We have compiled a list of the political parties’ arts spokespeople. Check if you have any of them in your area. Tell them you want local arts funding to be made core not discretionary. And don’t forget the independents too. Click here to see full list

“The Department’s Culture Ireland” [sic]

Before heading to San Francisco for St. Patrick’s Day, Minister Deehihan explained to the Dáil that while his Department was funding events internationally to mark the occasion, “funding for Culture Ireland was reduced somewhat this year because we wanted to spend the money on local organisations and events”. Did your local parade benefit from this re-direction of funding? Let us know.

Elaborating on the reduction of funding to Culture Ireland, the Minster explained: “I was forced to reduce the funding allocation – it was a considerable reduction of some €700,000 – to Culture Ireland this year as a result of pressure from across the arts spectrum”. Given that the 2014 allocation to the Arts Council was also reduced, it begs the question as to where on the arts spectrum funding been re-directed. For example, can we assume that the government’s pledged allocation of funding to Irish Arts Center’s flagship building due to open in Manhatten NY, New York, is not on this spectrum?

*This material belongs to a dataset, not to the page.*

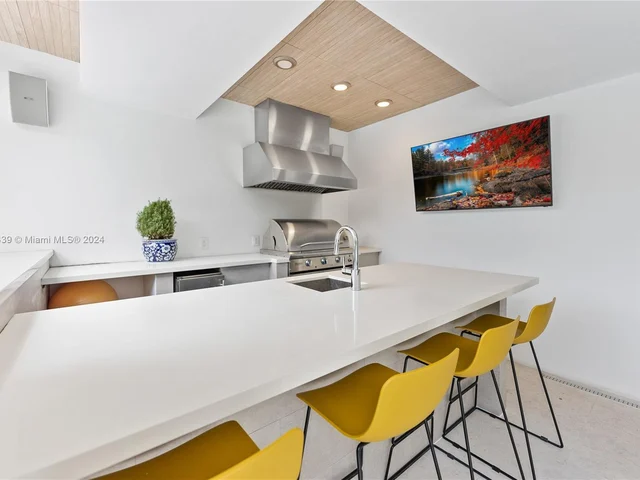 7701 SW 50th Ct, Miami FL 33143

All that is solid melts into air

Governance of the National Cultural Institutions has been subject to the serious attentions of successive governments since 2009. Having survived merger plans the surviving boards of the National Gallery of Ireland, the Crawford Gallery and the Irish Museum of Modern Art must be feeling a little existential after the weekend as on the one hand, a website promoting the collections they care for was launched as part of the Minister’s St. Patrick’s Day programme of events at Stanford University in California. Meanwhile, on the other hand, at home the Department has been busy undermining the National Cultural Institutions Act of 1997 by removing or reducing boards and reducing funding. Is it credible that the obligation to deliver the core policy goal of the Act to protect the state’s cultural assets on our behalf is still a priority for the Department?

The Department is very clear that it is responsible for policy in the matter of the NCIs. If you have a combination of National Cultural Institution and Dáil or Seanad Spokesperson on the Arts in your local area, let them know where your priorities lie.

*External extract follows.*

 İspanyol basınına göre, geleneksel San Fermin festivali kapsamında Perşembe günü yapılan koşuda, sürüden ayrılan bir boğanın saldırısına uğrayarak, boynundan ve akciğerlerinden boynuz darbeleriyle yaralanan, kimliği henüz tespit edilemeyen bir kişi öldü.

The smallest of arts organisations must attend to governance, whatever the demands on its resources this creates, if it is in receipt of public funding. Auspiciously in 2016, it will have been 10 years since the Arts Council published A Practical Guide for Board Members of Arts Organisations. If you want to look back at that document, you can find it here.

With best wishes,

The Steering Committee: Mark Brennock, Valerie Connor, Vincent Dempsey, Gerard Howlin, Fiach Mac Conghail, Niamh O'Donnell, Claire Power, Mags Walsh.